Anyway, since this is the most recent Romania thread this forum has (and interest does not really warrant making a new one), I am using it to briefly summarize the latest Liviu Dragnea
bulls... hi-jinks:
Yesterday, PM Mihai Tudose resigned after the executive body of the PSD withdrew their support from him. The ostensible cause was Tudose’s demand that the interior minister resign her position. After the arrest of a pedophile policeman, she had tried to get rid of two high ranking police chiefs, who had both criticised the pro-corruption laws that the governing party is trying to pass, but the PM refused to sanction their dismissal and accused her of lying.

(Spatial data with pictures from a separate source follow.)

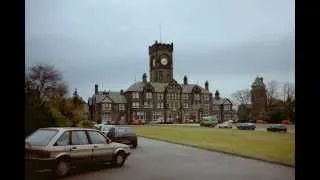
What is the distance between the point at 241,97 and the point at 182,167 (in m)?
0.76

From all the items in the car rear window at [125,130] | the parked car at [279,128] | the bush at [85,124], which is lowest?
the car rear window at [125,130]

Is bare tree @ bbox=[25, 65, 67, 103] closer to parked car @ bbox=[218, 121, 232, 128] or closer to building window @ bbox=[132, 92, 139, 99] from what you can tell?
building window @ bbox=[132, 92, 139, 99]

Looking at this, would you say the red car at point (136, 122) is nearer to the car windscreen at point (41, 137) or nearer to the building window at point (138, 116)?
the building window at point (138, 116)

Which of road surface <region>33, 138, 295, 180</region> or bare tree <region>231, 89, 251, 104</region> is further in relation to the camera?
bare tree <region>231, 89, 251, 104</region>

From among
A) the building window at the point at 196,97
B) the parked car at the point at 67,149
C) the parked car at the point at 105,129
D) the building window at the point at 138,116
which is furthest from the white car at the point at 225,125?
the parked car at the point at 105,129

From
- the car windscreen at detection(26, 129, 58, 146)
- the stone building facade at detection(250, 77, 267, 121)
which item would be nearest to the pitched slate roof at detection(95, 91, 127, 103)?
the car windscreen at detection(26, 129, 58, 146)

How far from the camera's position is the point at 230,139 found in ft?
11.5

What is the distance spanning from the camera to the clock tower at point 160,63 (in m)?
3.51

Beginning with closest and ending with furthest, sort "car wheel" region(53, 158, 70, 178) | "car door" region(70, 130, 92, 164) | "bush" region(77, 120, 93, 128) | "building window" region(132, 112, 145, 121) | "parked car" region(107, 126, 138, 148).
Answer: "car wheel" region(53, 158, 70, 178), "car door" region(70, 130, 92, 164), "bush" region(77, 120, 93, 128), "parked car" region(107, 126, 138, 148), "building window" region(132, 112, 145, 121)

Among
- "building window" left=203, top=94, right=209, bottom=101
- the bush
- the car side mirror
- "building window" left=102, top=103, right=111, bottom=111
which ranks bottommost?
the car side mirror

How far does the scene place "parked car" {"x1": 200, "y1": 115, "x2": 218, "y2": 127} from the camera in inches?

Since the interior minister is a staunch Dragnea loyalist, the leadership of the PSD overwhelmingly backed her in this conflict and the PM had to go.
Tudose lasted less than 7 months, but it's still a bit longer than his predecessor Sorin Grindeanu, who left office under similar circumstances in June. As expected, Dragnea picked a woman for the vacant PM position - although not the first choice, which was the Education minister. The PM-designate is MEP
Viorica Dancila (54), former head of the Teleorman County Council, currently the leader of the PSD group in the European parliament and the leader of the PSD women organization. She is seen as very close to Dragnea, because she comes from his fief and owes her rise entirely to him (she was a high school teacher before becoming a MEP). Presumably she is high profile enough that President Iohannis cannot refuse to give her the mandate, as he did for the first PSD nominee back in 2016. It remains to be seen however if Iohannis really will accept her. If not, the parliament will probably impeach him. Of course, the impeachment will ultimately be rejected in a referendum - Iohannis is vastly more popular than Basescu, who survived two impeachment attempts - but for the month or so in which there would be a caretaker, picked by parliament, Dragnea’s faction could pass laws to make Dragnea eligible to be PM again, destroy the special anti-corruption prosecutor’s office, remove even further the guarantees for judicial and police independence etc.